Historie der Bauausstellungen in Deutschland

Auch wenn die Bezeichnung anderes vermuten lässt: Internationale Bauausstellungen (IBA) sind eine rein deutsche Veranstaltung, haben aber den Anspruch, auch international zu wirken. Seit 1901 fanden in unregelmäßigen Abständen insgesamt acht Bauausstellungen in verschiedenen deutschen Städten und Regionen statt. Ging es bis zur Mitte des 20. Jahrhundert vor allem darum, modernen Städtebau zu zeigen, wollten die Planer der späteren IBAs auch Entwicklungsimpulse für Städte und Regionen setzen. Themen wie Stadtsanierung und umweltverträglicher Stadtbau rückten in den Mittelpunkt. Heute beschäftigen sich Bauausstellungen mit allen Fragen, die für die Stadt- und Regionalentwicklung wichtig sind.

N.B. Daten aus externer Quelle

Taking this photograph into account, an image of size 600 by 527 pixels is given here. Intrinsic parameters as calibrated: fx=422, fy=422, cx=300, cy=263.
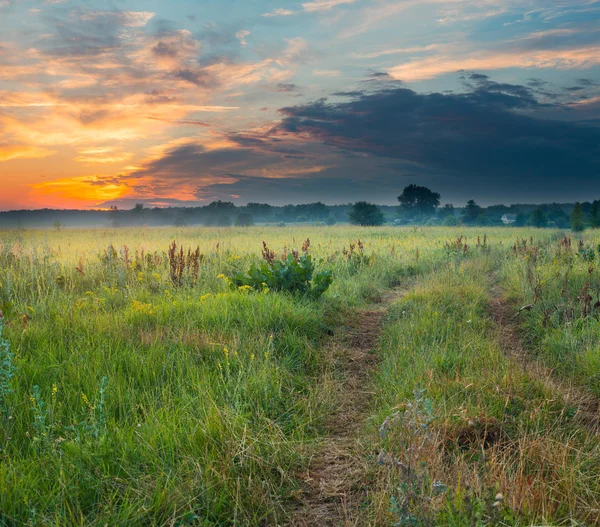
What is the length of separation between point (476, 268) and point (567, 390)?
8143 mm

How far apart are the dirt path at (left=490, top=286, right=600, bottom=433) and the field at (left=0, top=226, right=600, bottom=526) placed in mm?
35

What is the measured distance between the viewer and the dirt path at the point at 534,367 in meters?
3.64

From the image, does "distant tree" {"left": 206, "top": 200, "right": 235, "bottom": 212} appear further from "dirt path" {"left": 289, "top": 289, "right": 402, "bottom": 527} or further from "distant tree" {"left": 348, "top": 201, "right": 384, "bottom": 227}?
"dirt path" {"left": 289, "top": 289, "right": 402, "bottom": 527}

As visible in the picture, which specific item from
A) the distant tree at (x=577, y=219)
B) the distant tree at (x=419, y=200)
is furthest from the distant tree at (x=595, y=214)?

Dabei reicht das Spektrum von ökologischen und energetischen Themen bis hin zur Frage, wie das städtische Zusammenleben verschiedener Kulturen am besten gelingt.

Die erste IBA: Eine Künsterlokonie für Darmstadt

Blick auf den Eingang des Ernst-Ludwig-Hauses auf der Darmstädter Mathildenhlöhe © dpa / Picture Alliance Foto: Friedel Gierth
Das Ernst-Ludwig-Haus auf der Darmstädter Mathildenhöhe wurde ab 1900 als gemeinschaftliches Ateliergebäude errichtet.

Die erste Bauausstellung findet 1901 auf der Mathildenhöhe in Darmstadt statt. Dort entsteht eine Künstlerkolonie, die eine Art Gegenentwurf zum verdichteten Raum der industrialisierten Großstädte darstellen soll. Heute gelten die Bauten auf der Mathildenhöhe als Meilensteine des deutschen Jugendstils.